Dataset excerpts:
+---+
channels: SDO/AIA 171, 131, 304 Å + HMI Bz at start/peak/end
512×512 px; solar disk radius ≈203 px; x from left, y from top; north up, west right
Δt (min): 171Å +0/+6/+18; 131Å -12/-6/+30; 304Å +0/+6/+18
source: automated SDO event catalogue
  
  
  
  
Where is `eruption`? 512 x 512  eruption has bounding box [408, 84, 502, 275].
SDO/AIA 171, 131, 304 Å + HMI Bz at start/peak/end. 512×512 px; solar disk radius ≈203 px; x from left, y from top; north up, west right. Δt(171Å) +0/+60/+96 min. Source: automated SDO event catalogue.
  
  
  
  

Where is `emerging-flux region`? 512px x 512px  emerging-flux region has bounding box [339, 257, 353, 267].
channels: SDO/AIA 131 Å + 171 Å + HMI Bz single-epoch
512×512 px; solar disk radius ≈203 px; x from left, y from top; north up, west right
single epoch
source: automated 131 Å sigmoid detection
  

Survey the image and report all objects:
+---+
Challenge: Transcribe the entire listing above, reproducing every line precisely as it appears.

Output for this exercise:
channels: SDO/AIA 171, 131, 304 Å + HMI Bz at start/peak/end
512×512 px; solar disk radius ≈203 px; x from left, y from top; north up, west right
Δt (min): 171Å +0/+6/+18; 131Å -12/-6/+30; 304Å +0/+6/+18
source: automated SDO event catalogue
  
  
  
  
Where is `eruption`? 512 x 512  eruption has bounding box [408, 84, 502, 275].
SDO/AIA 171, 131, 304 Å + HMI Bz at start/peak/end. 512×512 px; solar disk radius ≈203 px; x from left, y from top; north up, west right. Δt(171Å) +0/+60/+96 min. Source: automated SDO event catalogue.
  
  
  
  

Where is `emerging-flux region`? 512px x 512px  emerging-flux region has bounding box [339, 257, 353, 267].
channels: SDO/AIA 131 Å + 171 Å + HMI Bz single-epoch
512×512 px; solar disk radius ≈203 px; x from left, y from top; north up, west right
single epoch
source: automated 131 Å sigmoid detection
  

Survey the image and report all objects:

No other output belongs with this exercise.